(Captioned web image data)
►
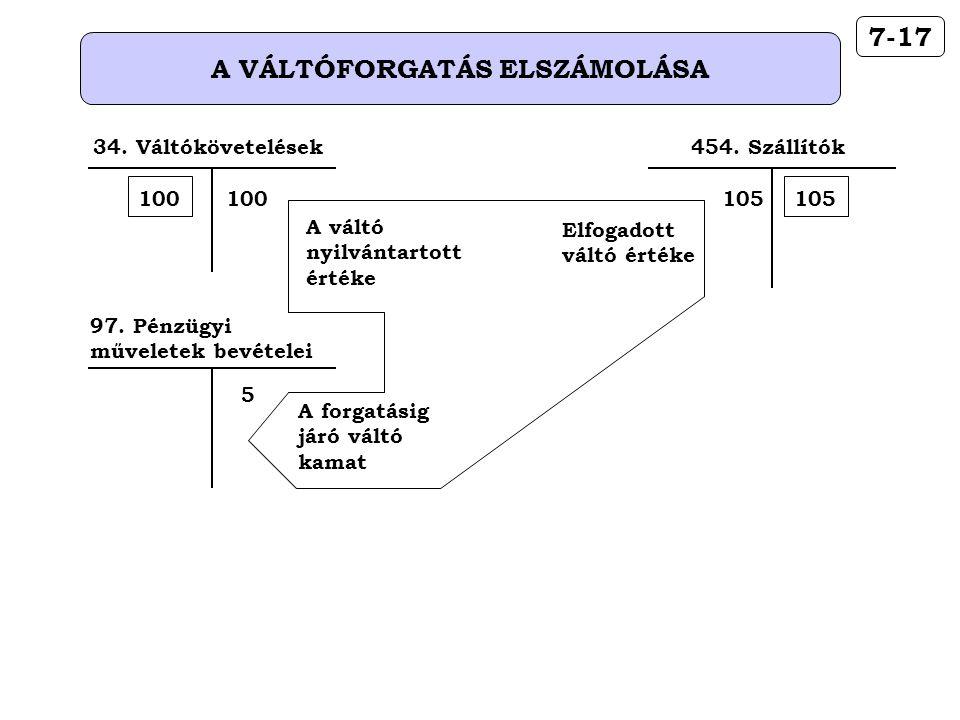 A VÁLTÓFORGATÁS ELSZÁMOLÁSA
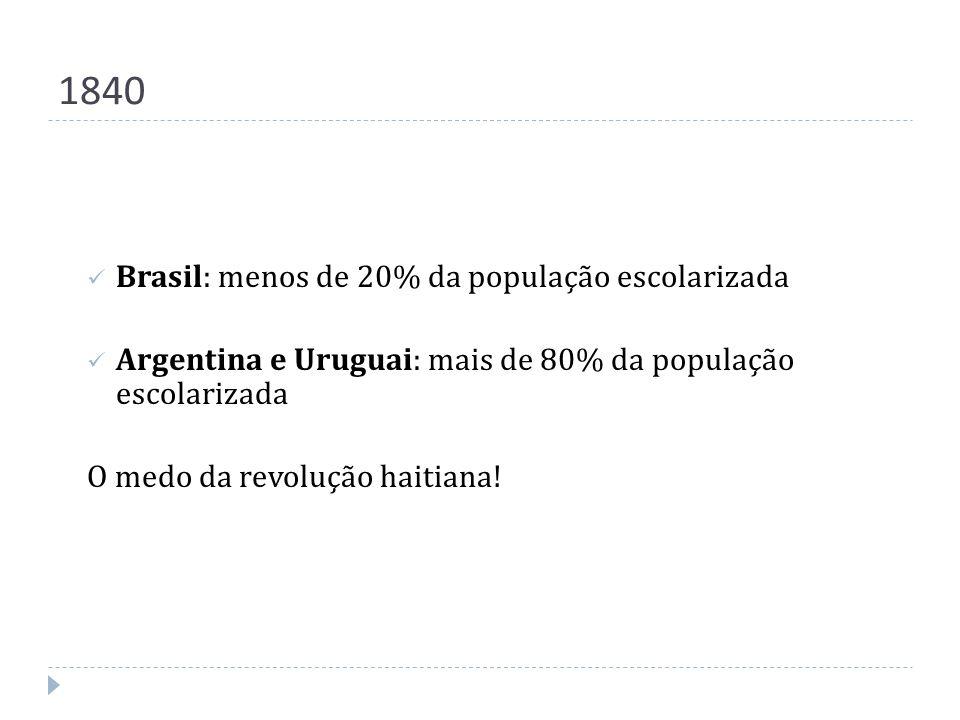 1840 Brasil: menos de 20% da população escolarizada Argentina e Uruguai: mais de 80% da população escolarizada O medo da revolução haitiana!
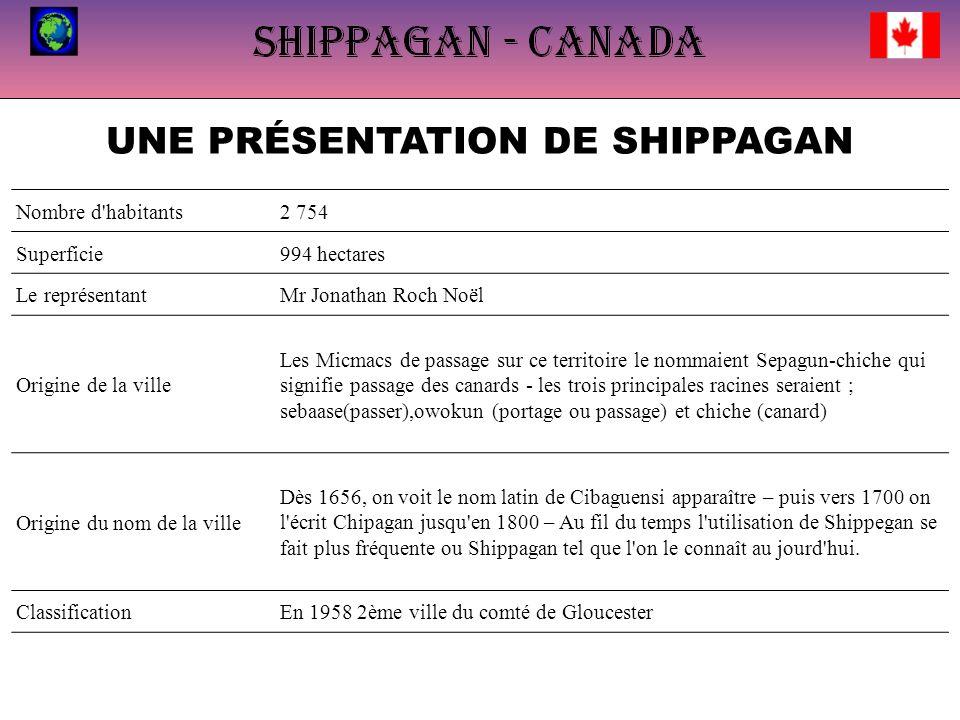UNE PRÉSENTATION DE SHIPPAGAN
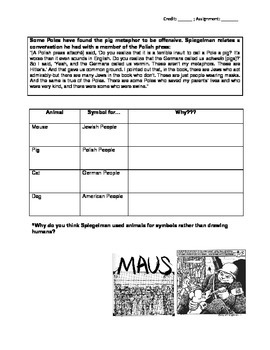 MAUS Introduction Guided Notes and preface Questions (dl powerpoint separately)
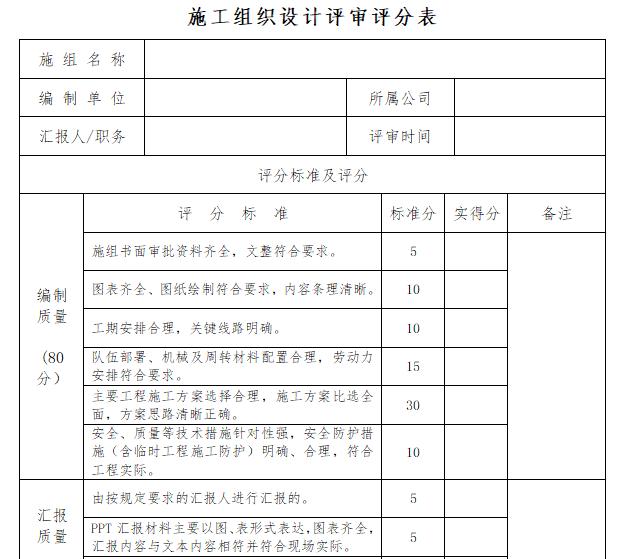 施组设计及施工方案管理标准(105页)-施工组织设计和施工方案管理实施细则_5
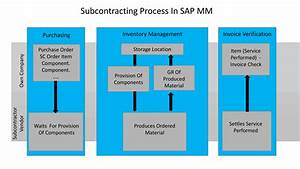 Subcontracting Process In Sap Mm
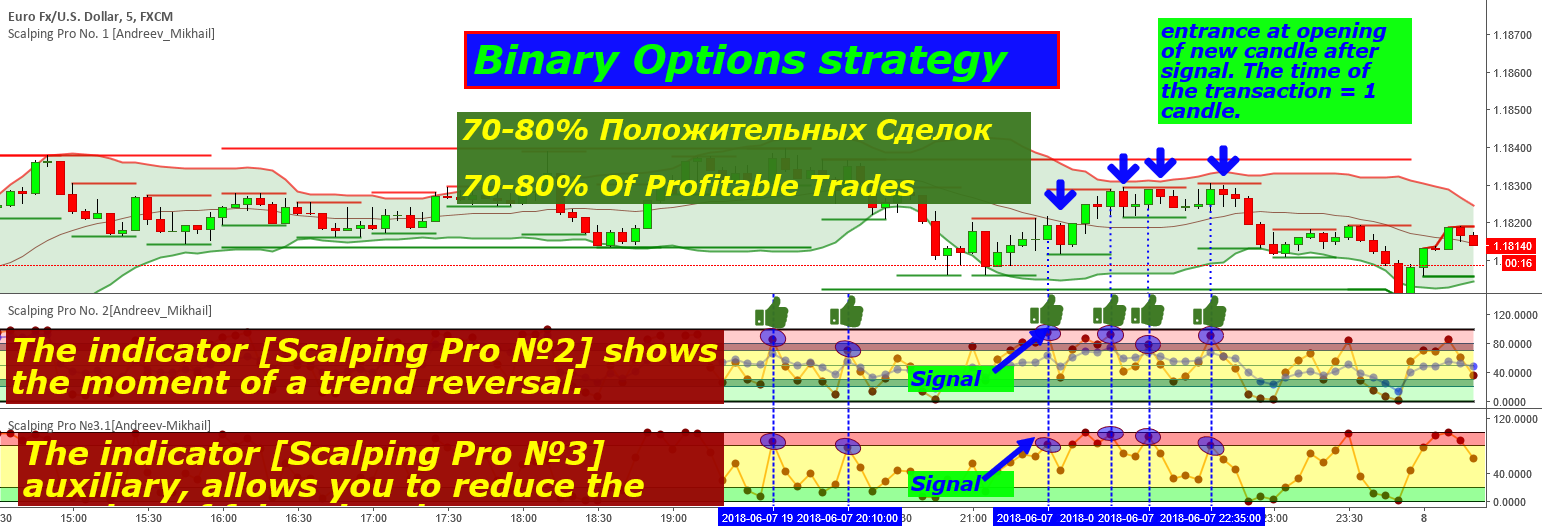 Scalping Pro №3.1[Andreev-Mikhail] Binary Options Trading 80%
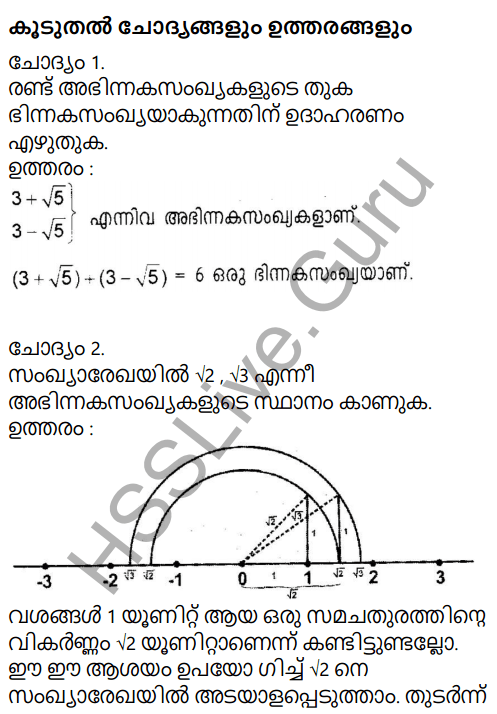 Kerala Syllabus 9th Standard Maths Solutions Chapter 10 Real Numbers in Malayalam 17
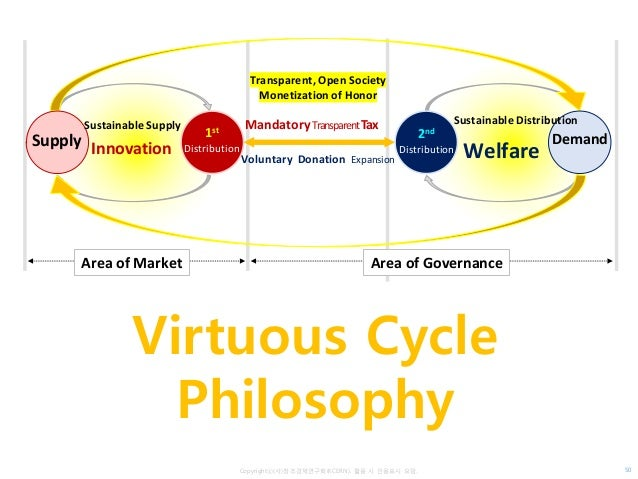 Copyrightⓒ(사)창조경제연구회(KCERN). 활용 시 인용표시 요망. 50 Virtuous Cycle Philosophy Area of Market Supply 1st Distribution Sustainable...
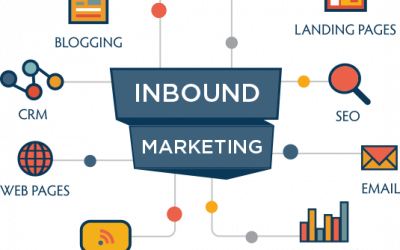 INBOUND MARKETING. TODO LO QUE NECESITAS SABER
◄
- _WHAT YOU WILL DO_
Beginning at the line with "Scalping Pro №3.1[Andreev-Mikhail]", reproduce each line exactly through the last line of the records above, with pictures left out.

- _ANSWER SECTION_
 Scalping Pro №3.1[Andreev-Mikhail] Binary Options Trading 80%
 Kerala Syllabus 9th Standard Maths Solutions Chapter 10 Real Numbers in Malayalam 17
 Copyrightⓒ(사)창조경제연구회(KCERN). 활용 시 인용표시 요망. 50 Virtuous Cycle Philosophy Area of Market Supply 1st Distribution Sustainable...
 INBOUND MARKETING. TODO LO QUE NECESITAS SABER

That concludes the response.